Instruction ▸ Rewrite every item below, changing each "camera" to "observer" and leaving everything else as it is. Leave the pictures out of your answer.

Records supplied ▸
----------
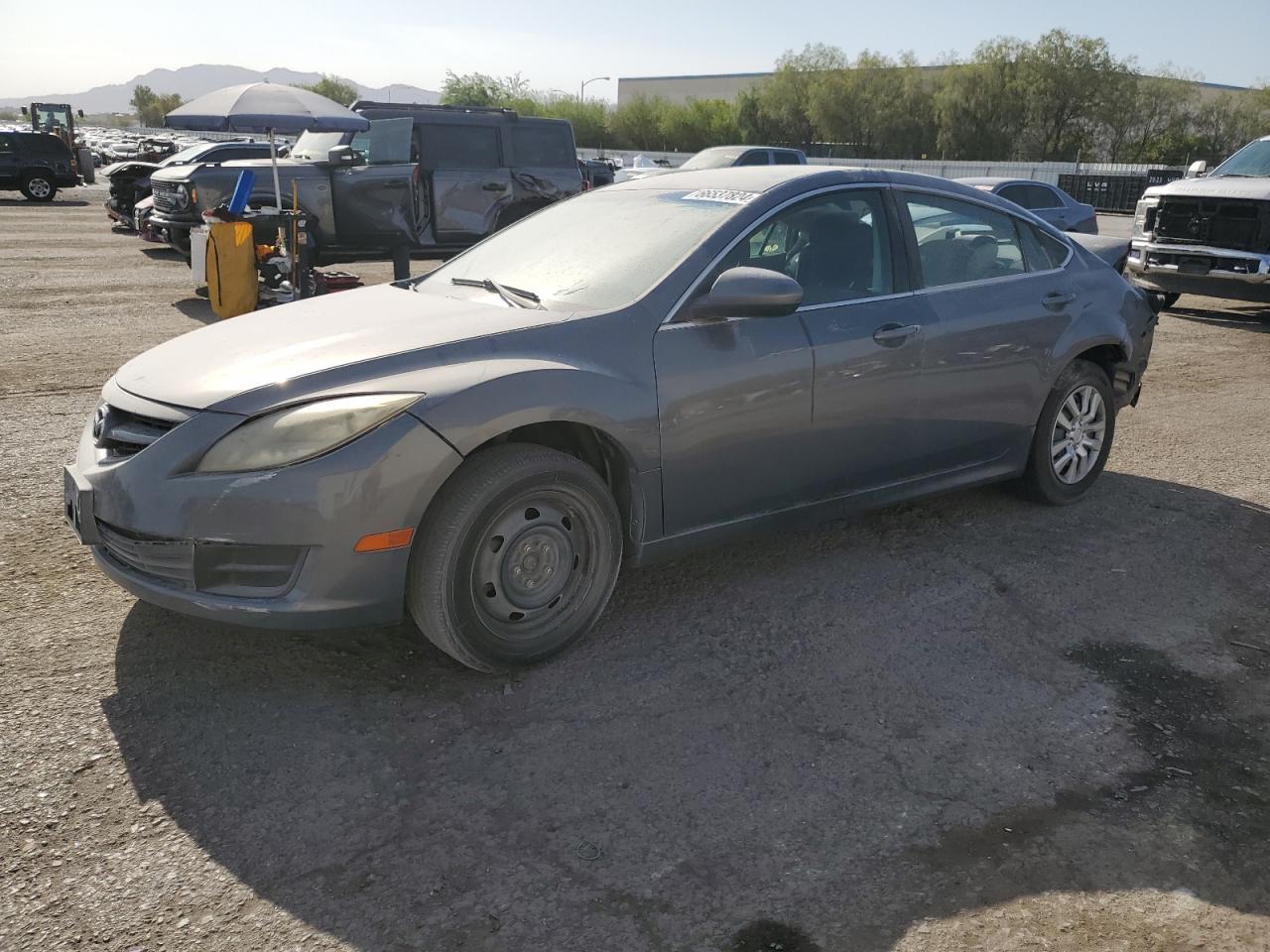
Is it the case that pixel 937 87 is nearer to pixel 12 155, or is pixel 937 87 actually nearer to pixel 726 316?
pixel 12 155

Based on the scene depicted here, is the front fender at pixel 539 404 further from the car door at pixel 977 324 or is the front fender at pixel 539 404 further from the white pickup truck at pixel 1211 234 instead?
the white pickup truck at pixel 1211 234

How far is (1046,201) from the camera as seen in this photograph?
14.8 m

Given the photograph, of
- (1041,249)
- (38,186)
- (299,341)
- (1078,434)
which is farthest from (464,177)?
(38,186)

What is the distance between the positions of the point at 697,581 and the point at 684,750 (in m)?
1.32

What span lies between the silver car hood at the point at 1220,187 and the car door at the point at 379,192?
29.4 ft

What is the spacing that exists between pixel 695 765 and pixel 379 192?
10550mm

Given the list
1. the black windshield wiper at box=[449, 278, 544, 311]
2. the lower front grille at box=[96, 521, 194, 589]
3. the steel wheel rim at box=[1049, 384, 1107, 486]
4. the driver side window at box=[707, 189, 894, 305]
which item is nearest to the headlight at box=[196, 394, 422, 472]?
the lower front grille at box=[96, 521, 194, 589]

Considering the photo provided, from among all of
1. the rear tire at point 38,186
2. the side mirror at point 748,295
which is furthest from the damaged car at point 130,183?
the side mirror at point 748,295

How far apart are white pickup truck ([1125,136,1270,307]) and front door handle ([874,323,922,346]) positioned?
8876 mm

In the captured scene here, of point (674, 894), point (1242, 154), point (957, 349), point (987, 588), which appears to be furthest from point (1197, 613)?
point (1242, 154)

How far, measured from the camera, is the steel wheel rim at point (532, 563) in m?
3.38

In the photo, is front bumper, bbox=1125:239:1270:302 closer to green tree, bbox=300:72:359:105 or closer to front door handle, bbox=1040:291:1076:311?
front door handle, bbox=1040:291:1076:311

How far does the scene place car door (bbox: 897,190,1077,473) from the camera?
456 cm

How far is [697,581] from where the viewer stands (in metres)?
4.38
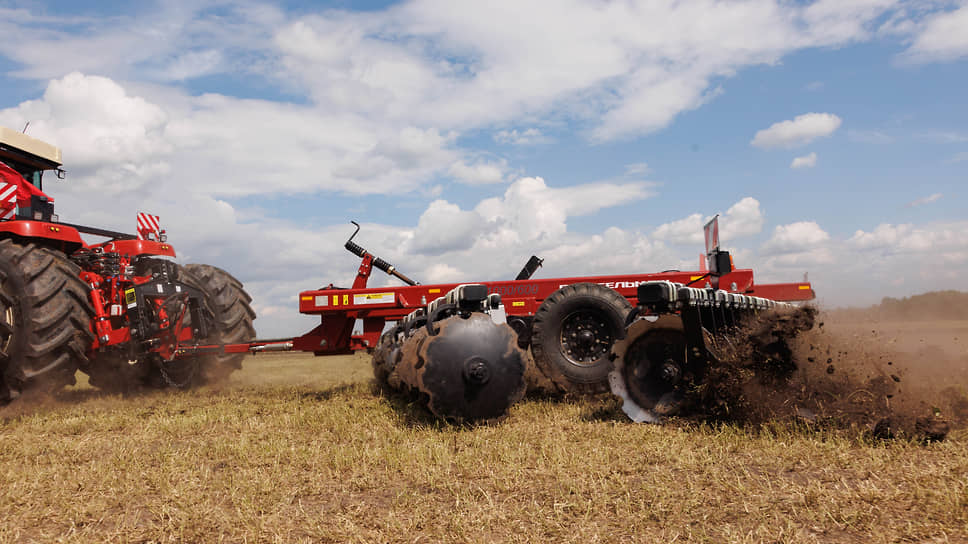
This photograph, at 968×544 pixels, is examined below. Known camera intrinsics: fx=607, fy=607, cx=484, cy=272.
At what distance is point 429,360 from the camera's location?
5.51 m

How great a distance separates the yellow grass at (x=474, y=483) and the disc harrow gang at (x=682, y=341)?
389 millimetres

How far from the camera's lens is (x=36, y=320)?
21.8ft

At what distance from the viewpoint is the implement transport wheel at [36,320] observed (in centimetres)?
665

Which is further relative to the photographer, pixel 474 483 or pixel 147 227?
pixel 147 227

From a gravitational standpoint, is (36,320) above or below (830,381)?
above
----------
Result for this task ▸
Is it the case that pixel 937 87 is nearer to pixel 12 155, or is pixel 937 87 actually nearer to pixel 726 316?
pixel 12 155

Based on the scene depicted here, is the front fender at pixel 539 404 further from the car door at pixel 977 324 or is the front fender at pixel 539 404 further from the white pickup truck at pixel 1211 234 instead?
the white pickup truck at pixel 1211 234

How far is (1046,201) from the observer as seen in this photograph?
14.8 m

Given the photograph, of
- (1041,249)
- (38,186)
- (299,341)
- (1078,434)
which is farthest from (464,177)?
(38,186)

What is the distance between the positions of the point at 697,581 and the point at 684,750 (in m)?
1.32

What span lies between the silver car hood at the point at 1220,187 and the car door at the point at 379,192?
29.4 ft

What is the spacing that exists between pixel 695 765 and pixel 379 192?
10550mm

Given the list
1. the black windshield wiper at box=[449, 278, 544, 311]
2. the lower front grille at box=[96, 521, 194, 589]
3. the steel wheel rim at box=[1049, 384, 1107, 486]
4. the driver side window at box=[707, 189, 894, 305]
which item is nearest to the headlight at box=[196, 394, 422, 472]?
the lower front grille at box=[96, 521, 194, 589]

Considering the photo provided, from among all of
1. the rear tire at point 38,186
2. the side mirror at point 748,295
which is furthest from the damaged car at point 130,183?
the side mirror at point 748,295

How far apart are white pickup truck ([1125,136,1270,307]) and front door handle ([874,323,922,346]) positioned?
8876 mm

In the captured scene here, of point (674, 894), point (1242, 154), point (957, 349), point (987, 588), which appears to be furthest from point (1197, 613)?
point (1242, 154)

How far, measured from the observer, is the steel wheel rim at point (532, 563) in m?
3.38

In the photo, is front bumper, bbox=1125:239:1270:302 closer to green tree, bbox=300:72:359:105 or closer to front door handle, bbox=1040:291:1076:311?
front door handle, bbox=1040:291:1076:311

How far does the scene place car door (bbox: 897,190,1077,473) from the observer?
456 cm

How far is [697,581] from where the viewer stands (in metres)?
4.38
This photograph, at 968×544 pixels, is examined below. Known observer intrinsics: fx=607, fy=607, cx=484, cy=272.
At what distance is point 429,360 from the observer's location?
5.51 m

How great a distance separates the yellow grass at (x=474, y=483) and the disc harrow gang at (x=682, y=341)?
389 millimetres

How far from the observer's lens is (x=36, y=320)?
21.8ft

At what distance from the viewpoint is the implement transport wheel at [36,320] observed (in centimetres)?
665

Which is further relative to the photographer, pixel 474 483 or pixel 147 227?
pixel 147 227

From a gravitational standpoint, is (36,320) above or below (830,381)?
above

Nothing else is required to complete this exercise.